WORK TO COMPLETE: Swap every "camera" for "viewer" throughout the records below, changing nothing else, and leave the pictures out of your answer.

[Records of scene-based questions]
****
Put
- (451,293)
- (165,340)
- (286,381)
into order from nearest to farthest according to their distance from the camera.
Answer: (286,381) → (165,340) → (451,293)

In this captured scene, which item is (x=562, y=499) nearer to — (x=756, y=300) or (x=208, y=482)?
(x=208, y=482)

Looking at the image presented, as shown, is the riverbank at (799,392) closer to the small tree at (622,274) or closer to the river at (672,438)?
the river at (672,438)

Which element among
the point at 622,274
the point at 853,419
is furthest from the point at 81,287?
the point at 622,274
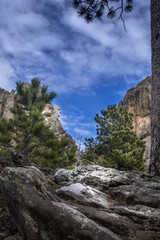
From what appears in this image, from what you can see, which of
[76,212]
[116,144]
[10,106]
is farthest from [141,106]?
[76,212]

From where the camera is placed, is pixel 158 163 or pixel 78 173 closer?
pixel 158 163

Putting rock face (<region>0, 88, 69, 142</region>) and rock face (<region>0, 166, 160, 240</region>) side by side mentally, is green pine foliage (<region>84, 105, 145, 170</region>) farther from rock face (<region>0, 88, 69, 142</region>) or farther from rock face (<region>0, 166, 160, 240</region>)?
rock face (<region>0, 88, 69, 142</region>)

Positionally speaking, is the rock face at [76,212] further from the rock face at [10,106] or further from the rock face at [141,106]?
the rock face at [10,106]

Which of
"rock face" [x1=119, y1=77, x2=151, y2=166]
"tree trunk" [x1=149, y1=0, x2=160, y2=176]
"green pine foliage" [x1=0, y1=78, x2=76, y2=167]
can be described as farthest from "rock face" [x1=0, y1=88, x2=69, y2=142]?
"tree trunk" [x1=149, y1=0, x2=160, y2=176]

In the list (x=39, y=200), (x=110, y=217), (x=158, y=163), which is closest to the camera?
(x=39, y=200)

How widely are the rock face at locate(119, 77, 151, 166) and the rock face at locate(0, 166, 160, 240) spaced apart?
28.8 meters

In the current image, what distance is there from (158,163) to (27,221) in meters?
4.17

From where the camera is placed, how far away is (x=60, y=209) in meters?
2.09

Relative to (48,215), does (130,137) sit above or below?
above

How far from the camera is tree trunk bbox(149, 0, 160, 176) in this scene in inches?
199

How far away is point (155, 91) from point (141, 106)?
29908 mm

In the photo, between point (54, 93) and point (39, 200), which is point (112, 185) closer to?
point (39, 200)

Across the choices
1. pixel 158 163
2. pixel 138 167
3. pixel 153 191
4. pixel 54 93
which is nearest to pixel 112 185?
pixel 153 191

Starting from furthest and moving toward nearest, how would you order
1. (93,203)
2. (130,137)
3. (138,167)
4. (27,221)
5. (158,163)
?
(130,137) → (138,167) → (158,163) → (93,203) → (27,221)
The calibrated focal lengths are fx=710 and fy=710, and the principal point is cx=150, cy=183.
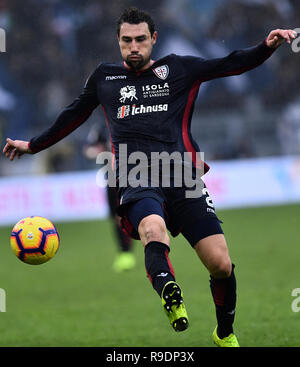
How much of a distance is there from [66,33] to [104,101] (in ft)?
53.1

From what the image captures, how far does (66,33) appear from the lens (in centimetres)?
2098

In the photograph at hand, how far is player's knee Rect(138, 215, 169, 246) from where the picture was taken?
4.71m

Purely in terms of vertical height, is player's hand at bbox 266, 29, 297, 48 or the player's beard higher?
the player's beard

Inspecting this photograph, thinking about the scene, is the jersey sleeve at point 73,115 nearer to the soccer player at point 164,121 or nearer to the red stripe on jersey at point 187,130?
the soccer player at point 164,121

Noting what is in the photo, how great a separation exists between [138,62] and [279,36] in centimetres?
103

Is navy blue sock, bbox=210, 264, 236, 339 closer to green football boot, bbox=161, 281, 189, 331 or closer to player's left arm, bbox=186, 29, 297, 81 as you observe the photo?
green football boot, bbox=161, 281, 189, 331

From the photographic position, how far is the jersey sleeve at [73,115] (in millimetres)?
5516

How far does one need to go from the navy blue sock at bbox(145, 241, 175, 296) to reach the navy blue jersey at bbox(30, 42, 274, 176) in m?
0.79

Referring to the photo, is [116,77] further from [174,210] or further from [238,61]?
[174,210]

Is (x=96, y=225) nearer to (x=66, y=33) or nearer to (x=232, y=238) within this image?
(x=232, y=238)

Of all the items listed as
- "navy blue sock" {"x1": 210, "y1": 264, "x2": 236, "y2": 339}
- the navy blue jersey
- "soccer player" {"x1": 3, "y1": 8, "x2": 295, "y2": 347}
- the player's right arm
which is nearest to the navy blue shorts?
"soccer player" {"x1": 3, "y1": 8, "x2": 295, "y2": 347}

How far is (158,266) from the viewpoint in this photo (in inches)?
180

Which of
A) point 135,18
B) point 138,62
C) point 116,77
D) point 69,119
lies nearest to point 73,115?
point 69,119
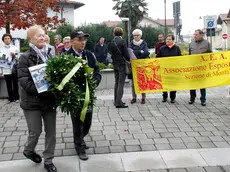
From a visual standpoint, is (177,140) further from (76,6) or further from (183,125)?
(76,6)

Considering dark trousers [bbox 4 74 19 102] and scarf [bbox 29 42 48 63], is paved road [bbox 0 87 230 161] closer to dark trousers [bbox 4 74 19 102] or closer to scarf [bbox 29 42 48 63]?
dark trousers [bbox 4 74 19 102]

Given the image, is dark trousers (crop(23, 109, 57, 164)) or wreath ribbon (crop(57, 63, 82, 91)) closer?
wreath ribbon (crop(57, 63, 82, 91))

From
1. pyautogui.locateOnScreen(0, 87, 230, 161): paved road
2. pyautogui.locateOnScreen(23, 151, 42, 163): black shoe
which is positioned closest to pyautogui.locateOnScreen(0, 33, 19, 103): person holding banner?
pyautogui.locateOnScreen(0, 87, 230, 161): paved road

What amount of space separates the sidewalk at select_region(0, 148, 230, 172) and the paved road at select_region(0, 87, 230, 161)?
244 mm

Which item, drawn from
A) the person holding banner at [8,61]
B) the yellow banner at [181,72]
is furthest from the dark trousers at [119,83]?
the person holding banner at [8,61]

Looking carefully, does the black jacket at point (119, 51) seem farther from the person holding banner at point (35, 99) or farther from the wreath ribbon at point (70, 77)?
the person holding banner at point (35, 99)

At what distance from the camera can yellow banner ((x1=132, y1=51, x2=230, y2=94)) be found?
8.56 m

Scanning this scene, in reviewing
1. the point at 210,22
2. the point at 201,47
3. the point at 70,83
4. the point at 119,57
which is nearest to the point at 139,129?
the point at 119,57

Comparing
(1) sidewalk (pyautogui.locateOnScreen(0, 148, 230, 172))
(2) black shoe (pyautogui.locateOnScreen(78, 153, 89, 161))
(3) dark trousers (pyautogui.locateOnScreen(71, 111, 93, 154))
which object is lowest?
(1) sidewalk (pyautogui.locateOnScreen(0, 148, 230, 172))

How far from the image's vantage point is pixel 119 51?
8.24 metres

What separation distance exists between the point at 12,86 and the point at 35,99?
18.3 feet

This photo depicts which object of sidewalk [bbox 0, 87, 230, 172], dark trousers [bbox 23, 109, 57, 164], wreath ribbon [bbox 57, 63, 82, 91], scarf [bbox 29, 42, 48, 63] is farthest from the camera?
sidewalk [bbox 0, 87, 230, 172]

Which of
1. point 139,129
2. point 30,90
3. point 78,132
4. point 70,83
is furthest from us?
point 139,129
****
TASK RESULT:
Put
- (451,293)
- (165,340)
- (286,381)
into order from nearest to farthest according to their distance from the viewer.
Answer: (286,381) → (165,340) → (451,293)

In this captured scene, which item is (x=562, y=499) nearer to — (x=756, y=300) or (x=208, y=482)?
(x=208, y=482)

Looking at the image presented, as shown, is the riverbank at (799,392) closer to the small tree at (622,274) or closer to the river at (672,438)?
the river at (672,438)

Which element among
the point at 622,274
the point at 853,419
is furthest from the point at 81,287?
the point at 622,274
From what appears in this image, from what you can see, which of
[76,212]
[116,144]
[10,106]
is farthest from [141,106]?
[76,212]

From where the viewer is placed, is pixel 158 163 or pixel 78 173 closer?
pixel 158 163

Putting rock face (<region>0, 88, 69, 142</region>) and rock face (<region>0, 166, 160, 240</region>) side by side mentally, is green pine foliage (<region>84, 105, 145, 170</region>) farther from rock face (<region>0, 88, 69, 142</region>) or farther from rock face (<region>0, 166, 160, 240</region>)?
rock face (<region>0, 88, 69, 142</region>)

Positionally speaking, is the rock face at [76,212] further from the rock face at [10,106] or further from the rock face at [141,106]?
the rock face at [10,106]

Which of
"rock face" [x1=119, y1=77, x2=151, y2=166]
"tree trunk" [x1=149, y1=0, x2=160, y2=176]
"green pine foliage" [x1=0, y1=78, x2=76, y2=167]
can be described as farthest from "rock face" [x1=0, y1=88, x2=69, y2=142]?
"tree trunk" [x1=149, y1=0, x2=160, y2=176]

In the list (x=39, y=200), (x=110, y=217), (x=158, y=163), which is closest to the viewer?
(x=39, y=200)

How widely are the rock face at locate(119, 77, 151, 166) and the rock face at locate(0, 166, 160, 240) spaced apart?
28.8 meters

In the current image, what distance is there from (158,163) to (27,221) in meters?
4.17

From where the viewer is placed, how far away is (x=60, y=209) in meters?
2.09

Relative to (48,215), does (130,137) sit above or below?
above

How far from the viewer is tree trunk bbox(149, 0, 160, 176) in this scene in inches?
199

How far away is point (155, 91) from point (141, 106)?
29908 mm

In the photo, between point (54, 93) and point (39, 200), which is point (112, 185) closer to?
point (39, 200)

Across the choices
1. pixel 158 163
2. pixel 138 167
3. pixel 153 191
4. pixel 54 93
which is nearest to pixel 112 185?
pixel 153 191

Starting from furthest and moving toward nearest, how would you order
1. (93,203)
2. (130,137)
3. (138,167)
4. (27,221)
5. (158,163)
?
(130,137) → (138,167) → (158,163) → (93,203) → (27,221)
The calibrated focal lengths are fx=710 and fy=710, and the principal point is cx=150, cy=183.
How much of a distance is there from [66,33] to [104,101] (in ft)?
53.1

From what the image captures, how far does (66,33) appear from the lens (in centimetres)?
2098

In the photograph at hand, how far is player's knee Rect(138, 215, 169, 246) from where the picture was taken?
4.71m

Purely in terms of vertical height, is player's hand at bbox 266, 29, 297, 48 or the player's beard higher?
the player's beard

Inspecting this photograph, thinking about the scene, is the jersey sleeve at point 73,115 nearer to the soccer player at point 164,121 or nearer to the red stripe on jersey at point 187,130?
the soccer player at point 164,121

Noting what is in the photo, how great a separation exists between [138,62] and [279,36] in centimetres?
103

Is navy blue sock, bbox=210, 264, 236, 339 closer to green football boot, bbox=161, 281, 189, 331 or closer to player's left arm, bbox=186, 29, 297, 81 as you observe the photo?
green football boot, bbox=161, 281, 189, 331

From the photographic position, how far is the jersey sleeve at [73,115] (in millimetres)?
5516

How far does one need to go from the navy blue sock at bbox(145, 241, 175, 296) to reach the navy blue jersey at bbox(30, 42, 274, 176) in m?
0.79

Referring to the photo, is [116,77] further from [174,210] or further from [238,61]?
[174,210]

Is (x=96, y=225) nearer to (x=66, y=33) or nearer to (x=232, y=238) within this image?
(x=232, y=238)

Of all the items listed as
- "navy blue sock" {"x1": 210, "y1": 264, "x2": 236, "y2": 339}
- the navy blue jersey
- "soccer player" {"x1": 3, "y1": 8, "x2": 295, "y2": 347}
- the player's right arm
which is nearest to the navy blue shorts?
"soccer player" {"x1": 3, "y1": 8, "x2": 295, "y2": 347}

How far is (158,266) from the viewpoint in this photo (in inches)?
180

Which of
A) point 135,18
B) point 138,62
C) point 116,77
D) point 69,119
lies nearest to point 73,115?
point 69,119
From a visual standpoint, is (177,140) further from (76,6) or further from (183,125)?
(76,6)

Considering dark trousers [bbox 4 74 19 102] and scarf [bbox 29 42 48 63], is paved road [bbox 0 87 230 161] closer to dark trousers [bbox 4 74 19 102] or closer to scarf [bbox 29 42 48 63]?
dark trousers [bbox 4 74 19 102]

Given the image, is dark trousers (crop(23, 109, 57, 164)) or wreath ribbon (crop(57, 63, 82, 91)) closer?
wreath ribbon (crop(57, 63, 82, 91))

From
1. pyautogui.locateOnScreen(0, 87, 230, 161): paved road
2. pyautogui.locateOnScreen(23, 151, 42, 163): black shoe
which is positioned closest to pyautogui.locateOnScreen(0, 33, 19, 103): person holding banner?
pyautogui.locateOnScreen(0, 87, 230, 161): paved road

What amount of space separates the sidewalk at select_region(0, 148, 230, 172) and the paved road at select_region(0, 87, 230, 161)?
244 mm

Which item, drawn from
A) the person holding banner at [8,61]
B) the yellow banner at [181,72]
is furthest from the dark trousers at [119,83]?
the person holding banner at [8,61]

Looking carefully, does the black jacket at point (119, 51) seem farther from the person holding banner at point (35, 99) or farther from the wreath ribbon at point (70, 77)?
the person holding banner at point (35, 99)

At what distance from the viewer can yellow banner ((x1=132, y1=51, x2=230, y2=94)) be found?
8.56 m

Scanning this scene, in reviewing
1. the point at 210,22
2. the point at 201,47
3. the point at 70,83
4. the point at 119,57
which is nearest to the point at 139,129?
the point at 119,57

Comparing
(1) sidewalk (pyautogui.locateOnScreen(0, 148, 230, 172))
(2) black shoe (pyautogui.locateOnScreen(78, 153, 89, 161))
(3) dark trousers (pyautogui.locateOnScreen(71, 111, 93, 154))
which object is lowest?
(1) sidewalk (pyautogui.locateOnScreen(0, 148, 230, 172))

How far from the image's vantage point is pixel 119 51?
8.24 metres

What separation distance exists between the point at 12,86 and the point at 35,99?
18.3 feet

This photo depicts which object of sidewalk [bbox 0, 87, 230, 172], dark trousers [bbox 23, 109, 57, 164], wreath ribbon [bbox 57, 63, 82, 91], scarf [bbox 29, 42, 48, 63] is farthest from the viewer?
sidewalk [bbox 0, 87, 230, 172]

Which of
1. point 139,129
2. point 30,90
3. point 78,132
4. point 70,83
is furthest from us?
point 139,129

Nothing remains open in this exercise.